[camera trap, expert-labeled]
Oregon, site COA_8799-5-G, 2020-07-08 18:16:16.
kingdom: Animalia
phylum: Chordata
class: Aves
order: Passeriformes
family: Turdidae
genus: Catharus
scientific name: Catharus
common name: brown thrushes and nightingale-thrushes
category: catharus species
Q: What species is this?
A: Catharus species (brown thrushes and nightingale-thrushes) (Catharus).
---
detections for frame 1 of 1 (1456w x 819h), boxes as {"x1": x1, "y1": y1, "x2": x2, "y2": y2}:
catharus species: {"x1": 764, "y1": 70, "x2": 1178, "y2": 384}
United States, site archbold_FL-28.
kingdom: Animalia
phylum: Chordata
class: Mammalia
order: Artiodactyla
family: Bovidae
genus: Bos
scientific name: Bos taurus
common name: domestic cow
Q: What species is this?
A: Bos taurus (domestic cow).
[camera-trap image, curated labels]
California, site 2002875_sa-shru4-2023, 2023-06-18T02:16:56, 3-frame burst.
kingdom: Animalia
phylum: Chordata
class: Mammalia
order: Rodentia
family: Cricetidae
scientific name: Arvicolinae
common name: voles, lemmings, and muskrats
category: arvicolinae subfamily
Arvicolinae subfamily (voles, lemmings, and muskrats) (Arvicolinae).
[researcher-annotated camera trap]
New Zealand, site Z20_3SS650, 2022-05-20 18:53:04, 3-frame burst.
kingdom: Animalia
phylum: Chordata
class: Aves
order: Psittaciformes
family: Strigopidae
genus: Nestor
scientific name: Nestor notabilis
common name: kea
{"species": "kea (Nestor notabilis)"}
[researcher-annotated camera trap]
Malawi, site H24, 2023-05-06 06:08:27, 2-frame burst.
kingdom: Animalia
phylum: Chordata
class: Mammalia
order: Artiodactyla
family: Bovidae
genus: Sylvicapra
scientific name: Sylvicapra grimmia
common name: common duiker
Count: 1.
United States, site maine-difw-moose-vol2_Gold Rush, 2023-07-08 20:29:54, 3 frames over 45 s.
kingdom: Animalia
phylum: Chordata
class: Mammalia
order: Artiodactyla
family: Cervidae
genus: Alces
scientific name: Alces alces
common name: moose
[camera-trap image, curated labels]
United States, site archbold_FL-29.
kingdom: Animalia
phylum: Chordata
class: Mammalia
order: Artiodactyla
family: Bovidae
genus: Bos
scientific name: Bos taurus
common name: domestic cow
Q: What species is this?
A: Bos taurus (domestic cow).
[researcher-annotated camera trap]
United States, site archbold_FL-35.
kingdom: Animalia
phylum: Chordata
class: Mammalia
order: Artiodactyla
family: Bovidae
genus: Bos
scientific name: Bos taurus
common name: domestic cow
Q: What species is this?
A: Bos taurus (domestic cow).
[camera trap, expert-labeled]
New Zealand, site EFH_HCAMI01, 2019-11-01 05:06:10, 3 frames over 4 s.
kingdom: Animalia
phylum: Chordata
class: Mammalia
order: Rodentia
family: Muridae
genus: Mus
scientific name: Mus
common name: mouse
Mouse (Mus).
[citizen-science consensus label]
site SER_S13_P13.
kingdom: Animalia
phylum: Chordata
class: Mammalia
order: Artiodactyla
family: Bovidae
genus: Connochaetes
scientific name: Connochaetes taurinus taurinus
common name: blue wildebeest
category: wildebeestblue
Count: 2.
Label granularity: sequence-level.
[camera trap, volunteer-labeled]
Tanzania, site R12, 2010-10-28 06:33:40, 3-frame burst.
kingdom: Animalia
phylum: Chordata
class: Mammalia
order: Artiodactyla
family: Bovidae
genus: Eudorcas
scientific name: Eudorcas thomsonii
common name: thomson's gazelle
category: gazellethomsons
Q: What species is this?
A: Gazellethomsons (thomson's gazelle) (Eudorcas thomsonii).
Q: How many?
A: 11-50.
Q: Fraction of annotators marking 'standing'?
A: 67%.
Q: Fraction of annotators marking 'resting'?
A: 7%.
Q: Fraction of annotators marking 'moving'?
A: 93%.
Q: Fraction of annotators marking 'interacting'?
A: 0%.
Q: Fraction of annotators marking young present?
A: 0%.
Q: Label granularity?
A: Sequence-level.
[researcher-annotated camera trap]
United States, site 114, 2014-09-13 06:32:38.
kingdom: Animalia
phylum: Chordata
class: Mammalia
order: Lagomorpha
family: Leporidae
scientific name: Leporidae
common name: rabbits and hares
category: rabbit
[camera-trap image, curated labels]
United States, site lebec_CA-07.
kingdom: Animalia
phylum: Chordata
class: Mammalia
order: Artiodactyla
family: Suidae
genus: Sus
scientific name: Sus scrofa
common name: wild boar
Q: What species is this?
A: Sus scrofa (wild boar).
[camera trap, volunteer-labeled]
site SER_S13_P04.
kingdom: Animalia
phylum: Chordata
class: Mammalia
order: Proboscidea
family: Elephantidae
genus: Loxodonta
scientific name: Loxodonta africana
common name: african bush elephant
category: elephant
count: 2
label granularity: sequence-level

------------

### What to work on
Print each entry above word for word, leaving none out.

### Result below
[camera trap, expert-labeled]
Oregon, site COA_8799-5-G, 2020-07-08 18:16:16.
kingdom: Animalia
phylum: Chordata
class: Aves
order: Passeriformes
family: Turdidae
genus: Catharus
scientific name: Catharus
common name: brown thrushes and nightingale-thrushes
category: catharus species
Q: What species is this?
A: Catharus species (brown thrushes and nightingale-thrushes) (Catharus).
---
detections for frame 1 of 1 (1456w x 819h), boxes as {"x1": x1, "y1": y1, "x2": x2, "y2": y2}:
catharus species: {"x1": 764, "y1": 70, "x2": 1178, "y2": 384}
United States, site archbold_FL-28.
kingdom: Animalia
phylum: Chordata
class: Mammalia
order: Artiodactyla
family: Bovidae
genus: Bos
scientific name: Bos taurus
common name: domestic cow
Q: What species is this?
A: Bos taurus (domestic cow).
[camera-trap image, curated labels]
California, site 2002875_sa-shru4-2023, 2023-06-18T02:16:56, 3-frame burst.
kingdom: Animalia
phylum: Chordata
class: Mammalia
order: Rodentia
family: Cricetidae
scientific name: Arvicolinae
common name: voles, lemmings, and muskrats
category: arvicolinae subfamily
Arvicolinae subfamily (voles, lemmings, and muskrats) (Arvicolinae).
[researcher-annotated camera trap]
New Zealand, site Z20_3SS650, 2022-05-20 18:53:04, 3-frame burst.
kingdom: Animalia
phylum: Chordata
class: Aves
order: Psittaciformes
family: Strigopidae
genus: Nestor
scientific name: Nestor notabilis
common name: kea
{"species": "kea (Nestor notabilis)"}
[researcher-annotated camera trap]
Malawi, site H24, 2023-05-06 06:08:27, 2-frame burst.
kingdom: Animalia
phylum: Chordata
class: Mammalia
order: Artiodactyla
family: Bovidae
genus: Sylvicapra
scientific name: Sylvicapra grimmia
common name: common duiker
Count: 1.
United States, site maine-difw-moose-vol2_Gold Rush, 2023-07-08 20:29:54, 3 frames over 45 s.
kingdom: Animalia
phylum: Chordata
class: Mammalia
order: Artiodactyla
family: Cervidae
genus: Alces
scientific name: Alces alces
common name: moose
[camera-trap image, curated labels]
United States, site archbold_FL-29.
kingdom: Animalia
phylum: Chordata
class: Mammalia
order: Artiodactyla
family: Bovidae
genus: Bos
scientific name: Bos taurus
common name: domestic cow
Q: What species is this?
A: Bos taurus (domestic cow).
[researcher-annotated camera trap]
United States, site archbold_FL-35.
kingdom: Animalia
phylum: Chordata
class: Mammalia
order: Artiodactyla
family: Bovidae
genus: Bos
scientific name: Bos taurus
common name: domestic cow
Q: What species is this?
A: Bos taurus (domestic cow).
[camera trap, expert-labeled]
New Zealand, site EFH_HCAMI01, 2019-11-01 05:06:10, 3 frames over 4 s.
kingdom: Animalia
phylum: Chordata
class: Mammalia
order: Rodentia
family: Muridae
genus: Mus
scientific name: Mus
common name: mouse
Mouse (Mus).
[citizen-science consensus label]
site SER_S13_P13.
kingdom: Animalia
phylum: Chordata
class: Mammalia
order: Artiodactyla
family: Bovidae
genus: Connochaetes
scientific name: Connochaetes taurinus taurinus
common name: blue wildebeest
category: wildebeestblue
Count: 2.
Label granularity: sequence-level.
[camera trap, volunteer-labeled]
Tanzania, site R12, 2010-10-28 06:33:40, 3-frame burst.
kingdom: Animalia
phylum: Chordata
class: Mammalia
order: Artiodactyla
family: Bovidae
genus: Eudorcas
scientific name: Eudorcas thomsonii
common name: thomson's gazelle
category: gazellethomsons
Q: What species is this?
A: Gazellethomsons (thomson's gazelle) (Eudorcas thomsonii).
Q: How many?
A: 11-50.
Q: Fraction of annotators marking 'standing'?
A: 67%.
Q: Fraction of annotators marking 'resting'?
A: 7%.
Q: Fraction of annotators marking 'moving'?
A: 93%.
Q: Fraction of annotators marking 'interacting'?
A: 0%.
Q: Fraction of annotators marking young present?
A: 0%.
Q: Label granularity?
A: Sequence-level.
[researcher-annotated camera trap]
United States, site 114, 2014-09-13 06:32:38.
kingdom: Animalia
phylum: Chordata
class: Mammalia
order: Lagomorpha
family: Leporidae
scientific name: Leporidae
common name: rabbits and hares
category: rabbit
[camera-trap image, curated labels]
United States, site lebec_CA-07.
kingdom: Animalia
phylum: Chordata
class: Mammalia
order: Artiodactyla
family: Suidae
genus: Sus
scientific name: Sus scrofa
common name: wild boar
Q: What species is this?
A: Sus scrofa (wild boar).
[camera trap, volunteer-labeled]
site SER_S13_P04.
kingdom: Animalia
phylum: Chordata
class: Mammalia
order: Proboscidea
family: Elephantidae
genus: Loxodonta
scientific name: Loxodonta africana
common name: african bush elephant
category: elephant
count: 2
label granularity: sequence-level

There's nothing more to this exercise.